🤖 AI Summary
            An investigation and a CBS 60 Minutes report reveal that thousands of low-paid contractors in places like Nairobi are doing the unseen, often traumatic work that makes modern conversational AIs possible — watching graphic content, moderating outputs, and labeling examples for model training — sometimes for as little as $1.50 an hour. Personal accounts describe severe psychological harm and little support, while opaque contracting and nondisclosure practices keep these human workflows hidden from users and regulators. The story reframes the “cost” of services like ChatGPT: each query doesn’t just consume compute, it depends on a distributed human labor pipeline to filter, rate, and shape model behavior.

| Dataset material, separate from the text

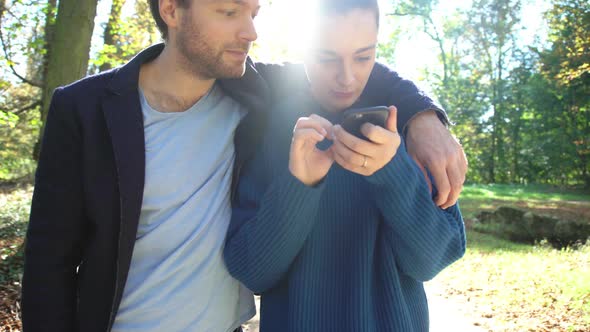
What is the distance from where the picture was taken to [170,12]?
2.13 meters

For the AI/ML community this matters technically and ethically. Tasks described are core to supervised fine-tuning and reinforcement learning from human feedback (RLHF) — annotators craft safety labels, score responses, and perform red-teaming that directly affects model alignment, hallucination rates, and bias mitigation. Low pay, high turnover, and trauma risk can degrade label quality and introduce systematic biases; opaque sourcing undermines dataset provenance and reproducibility. The findings strengthen calls for transparency about human-in-the-loop processes, better worker protections and mental-health support, audit trails for training data, and consideration of how scaling LLM services externalizes social and ethical costs.